Teks Bacaan:
BAB II PENDEKATAN TEORITIS
2.1
Tinjauan Pustaka
2.1.1
Kerentanan Sosial Kerentanan sosial menggambarkan suatu kondisi tingkat kerapuhan sosial
dalam menghadapi bahaya (Bakornas PB, 2007) dan menunjukkan perkiraan tingkat kerentanan suatu penduduk terhadap keselamatan jiwanya apabila terjadi bahaya (Davidson, 1997 dalam Suganda, 2000). Menurut Soetomo (2010), gejala tersebut merupakan kondisi yang tidak sesuai dengan harapan atau tidak sesuai dengan nilai, norma dan standar sosial yang berlaku. Hal yang demikian menjadi suatu masalah sosial, yang ditafsirkan sebagai suatu kondisi yang tidak diinginkan oleh sebagian besar masyarakat dan dapat menimbulkan berbagai penderitaan dan kerugian fisik maupun nonfisik. Kerentanan sosial merupakan suatu kondisi yang dialami
oleh
seseorang
atau
masyarakat,
sehingga
mengakibatkan
ketidakmampuan suatu masyarakat menghadapi suatu tekanan yang dapat mengancam kehidupan seseorang atau masyarakat tersebut. Menurut Hizbaron (2008), kerentanan sosial dapat meningkat seiring dengan meningkatnya laju urbanisasi pada suatu daerah. Dalam kasus tersebut, kota yang menjadi pusat pembangunan infrastruktur, kawasan industri dan pusat perekonomian menjadi tujuan migrasi penduduk pedesaan, dengan harapan mendapatkan pekerjaan dan kehidupan yang lebih baik. Penduduk di kota besar sendiri terdiferensiasi berdasarkan daerah asal, agama, status, pendidikan dan pola-pola tingkah laku (Rahardjo, 1999). Penduduk yang heterogen seringkali menjadi penyebab terjadinya konflik antar-etnis, antar-agama, antar-golongan (Marzali et al, 1989), karena seperti diungkapkan Fukuyama (2007), kepercayaan sangat bergantung dengan kekerabatan, kolektivitas, etnisitas dan keterampilan yang berkembang pada individu dalam masyarakat. Berikut adalah penjelasan hubungan kekerabatan, kolektivitas, etnisitas dan keterampilan dalam menguatkan trust atau saling percaya dengan orang lain (Fukuyama, 2007):
7
1. Kekerabatan, terkait pada hubungan seseorang dengan seseorang yang berasal dari garis keturunan yang sama, terdapat juga dalam hubungan keluarga. Seseorang memiliki kepercayaan yang lebih besar kepada anak, adik, kakak, bapak, ibu yang memiliki hubungan kekerabatan dibandingkan dengan seseorang di luar kerabat. 2. Kolektivitas, terkait dengan nilai kebersamaan yang memiliki rasa solidaritas komunal yang tinggi dalam masyarakat, cenderung memiliki kekuatan ketika dihadapi suatu tekanan. 3. Etnisitas, terkait dengan persebaran etnik tertentu dalam suatu wilayah. Dalam suatu wilayah kelompok etnik mendukung anggotanya untuk mampu menghadapi tekanan. 4. Keterampilan, terkait dengan keahlian yang dikuasai secara mendalam oleh seseorang untuk membuat dan melakukan aktivitas yang tidak semua orang mampu melakukannya. Penguasaan keterampilan oleh seseorang menjadi modal agar dapat dipercaya orang lain untuk mempekerjakannya, sehingga memberikan output penghasilan guna pemenuhan hidupnya.

Cuplikan Data:
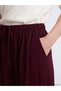 Vizyon New Season Burgundy Wide Leg Women's Trousers with Elastic Waist - 3
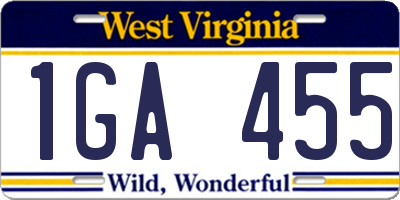 WV license plate 1GA455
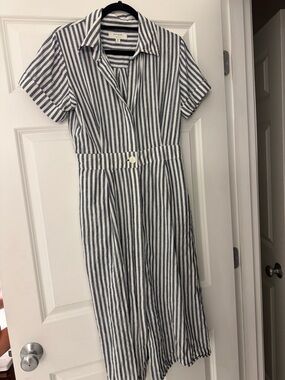 Banana Republic Factory Navy & White Striped Midi Shirt Dress 👗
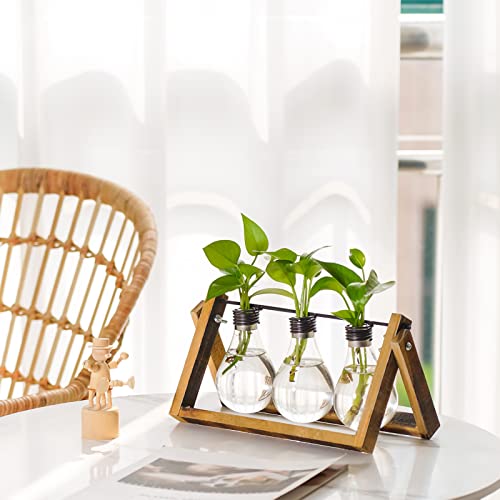 Marbrasse Plant Propagation Stations with Wooden Stand, Desktop Plant Terrarium Holder Bulb Vase, Glass Vase Container with Metal Swivel Holder for Hydroponics of Home Garden Office Decor Lover Gifts - color: Jklw137-13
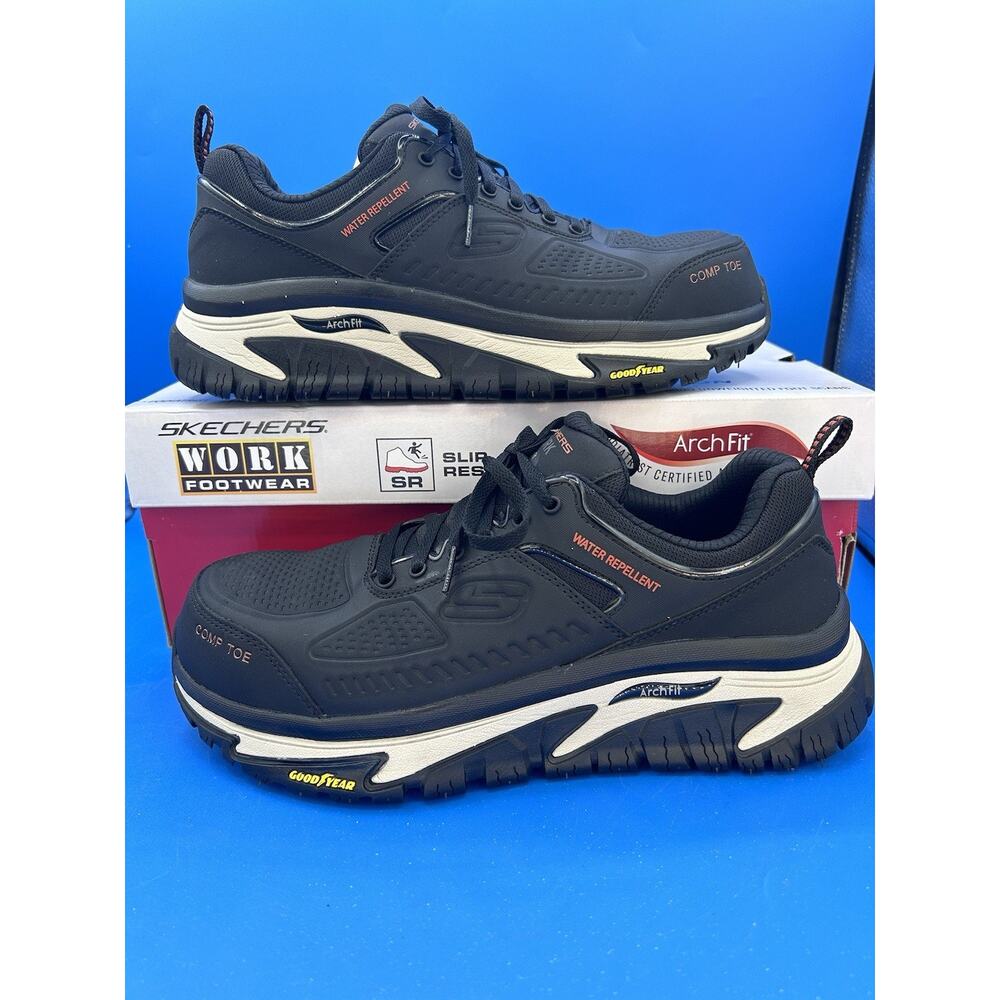 Skechers Arch Fit Road Walker-Raylan Black Composite Toe Workwear Size 9.5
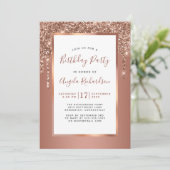 Roos Gold Sparkle Glitter Drift Birthday Party Kaart (Staand voorkant)
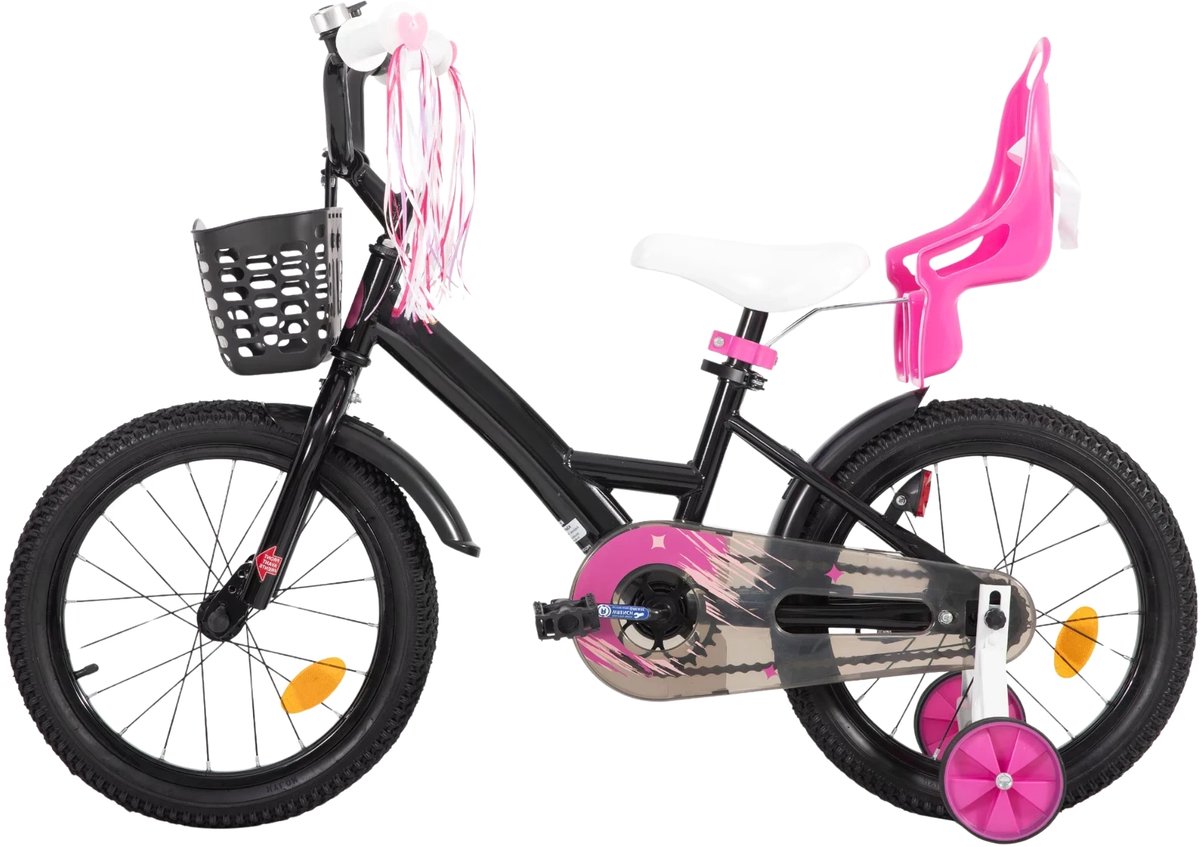 Kinderfiets – Voor meisjes 3–10 jaar – Met zijwieltjes, streamers, mand en poppenzitje – Black-16 Inch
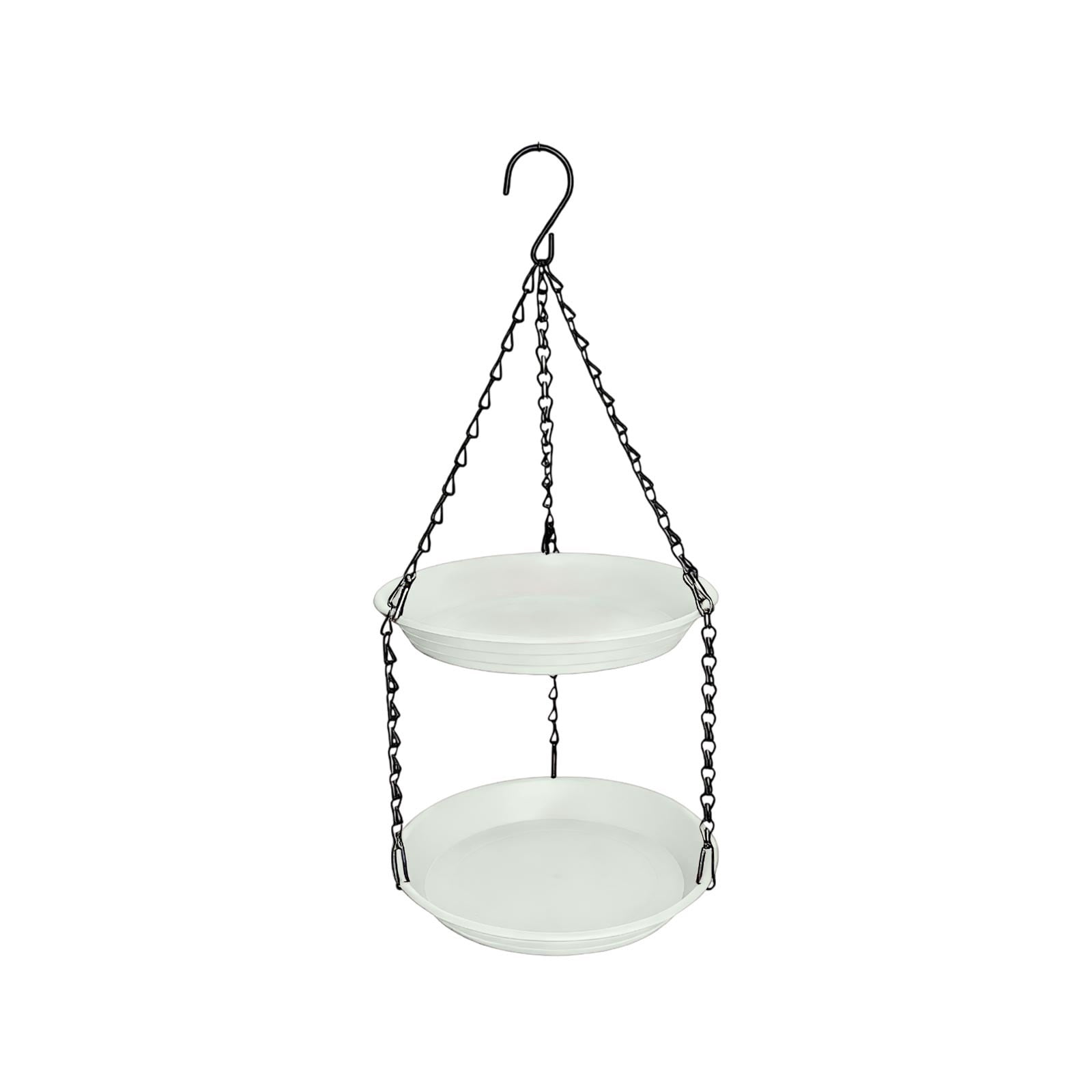 Double Layer Hanging Bird Feeder 2-in-1 Outdoor Tray for Water and Wild Bird Seed, Compact White Plastic Feeding Dish with Chain, Easy to Clean for Garden Patio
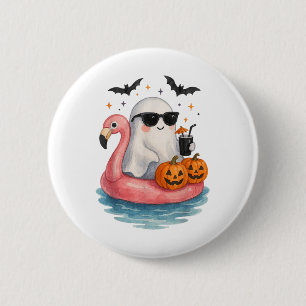 Zomer Geest Waterverf Schattig Spook Met Flamingo Ronde Button 5,7 Cm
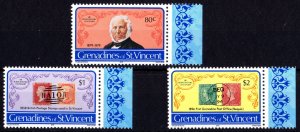 St.Vincent Grenadines 1979 Sc#173/175 STAMPS ON STAMPS/R.HILL Set (3) MNH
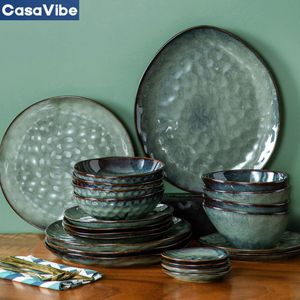 CasaVibe Luxe Bordenset - Kommen set - Borden - Dinerborden - 4 persoons - Serviesset - Groen Glazuur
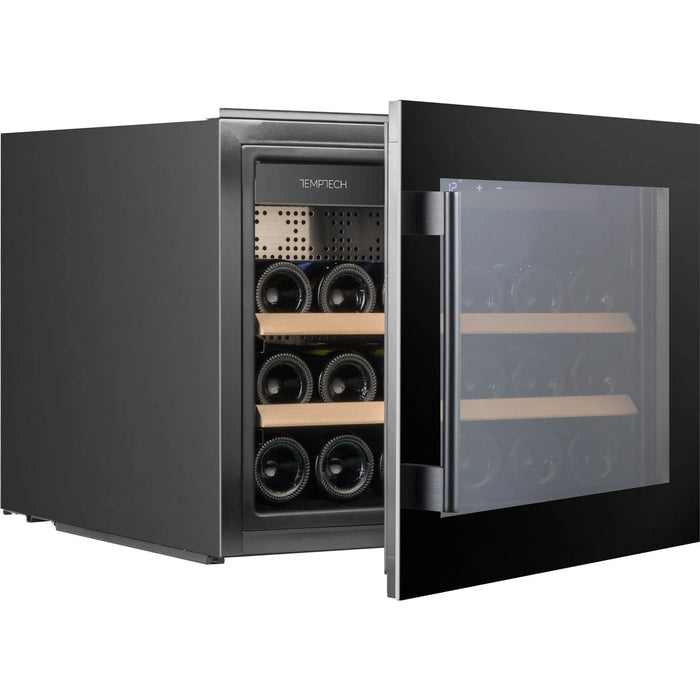 Temptech Oslo OZ45SB-24 inbouw wijnkoelkast, schuin met open deur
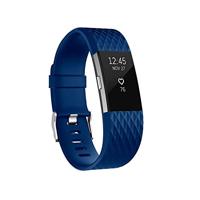 By Qubix - Compatible met Fitbit Charge 2 siliconen bandje - Maat: Large - Blauw - Compatible fitbit bandje - thumbnail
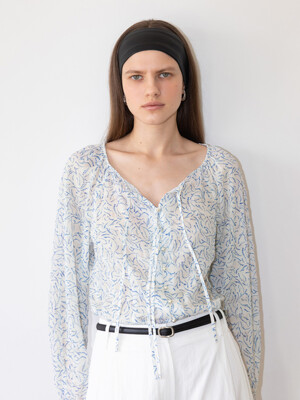 Shirring See-through Blouse SW5XB637-22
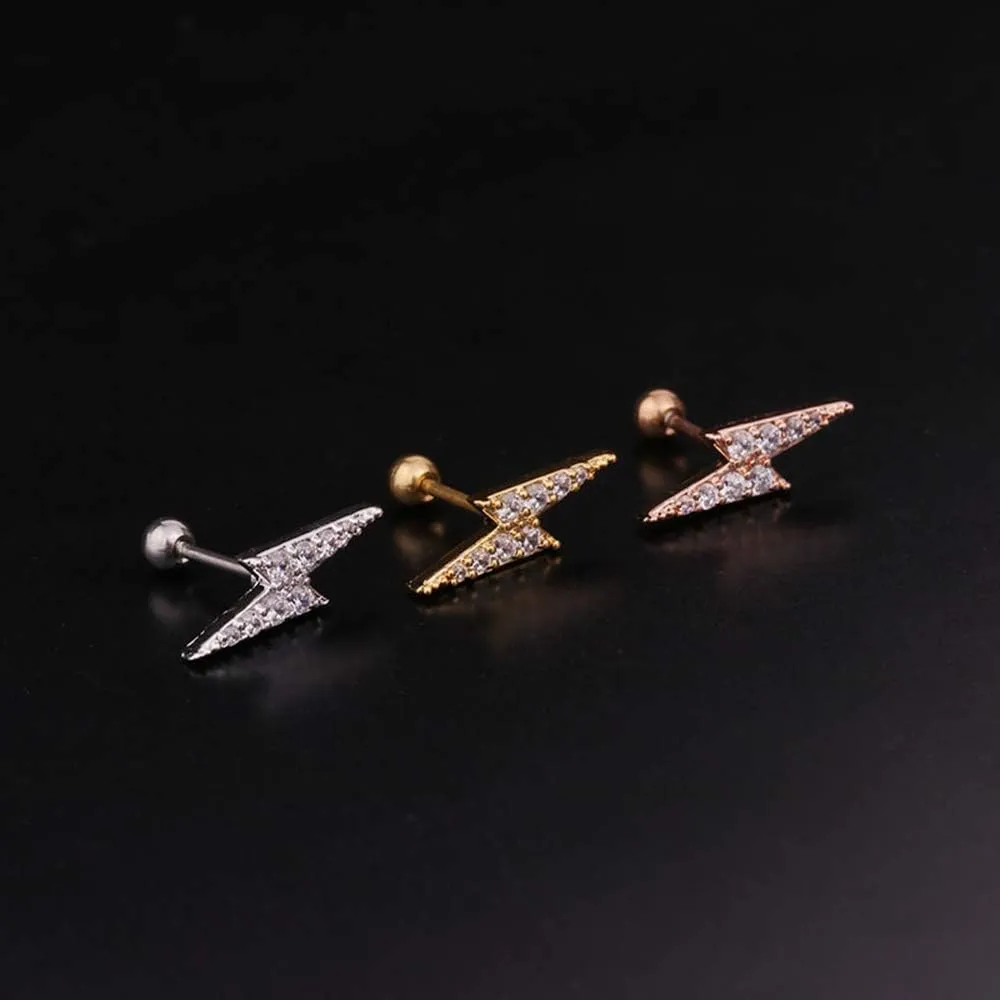 NewZenro 20g Lightning Bolt Ear Cartilage Helix Surgical Stainless Steel Cubic Zirconia Studs Earrings for Women Men Screw Backs Punk Ear Tragus Auricle Nose Lip Piercing Jewelry Gifts BFF Birthday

Yang Harus Dikerjakan: Tuliskan lanjutan teks tentang kerentanan sosial, dimulai tepat setelah kalimat terakhirnya. Daftar tersebut tidak ada hubungannya dengan teks tentang kerentanan sosial.

Hasil Tugas:
Kekerabatan dalam hasil penelitian Marzali et al (1989) menjadi modal kepercayaan seseorang dalam mempekerjakan orang lain pada usaha yang dimiliki. Seringkali suatu usaha dikerjakan oleh anggota suatu keluarga yang berhubungan dekat. Hal ini ada kaitannya dengan tradisi saling membantu di antara orang-orang yang mempunyai hubungan keluarga seperti bapak, ibu, mertua, kakak, adik, ipar, anak, keponakan dan menantu.
Seseorang juga
berusaha bukanlah semata-mata untuk keluarga sendiri, tetapi juga untuk orang banyak lainnya. Prioritas pilihan pertama ialah saudara-saudara dekat sendiri, kemudian orang seasal, lalu orang-orang lain dari etnik lain. Kolektivitas menurut Milgram dan Toch dalam Horton dan Hunt (1999) merupakan suatu perilaku yang lahir secara spontan, relatif tidak terorganisasi dan hampir tidak bisa diduga sebelumnya. Proses kelanjutannya tidak terencana dan hanya tergantung pada stimulasi timbal balik yang muncul di kalangan para pelakunya.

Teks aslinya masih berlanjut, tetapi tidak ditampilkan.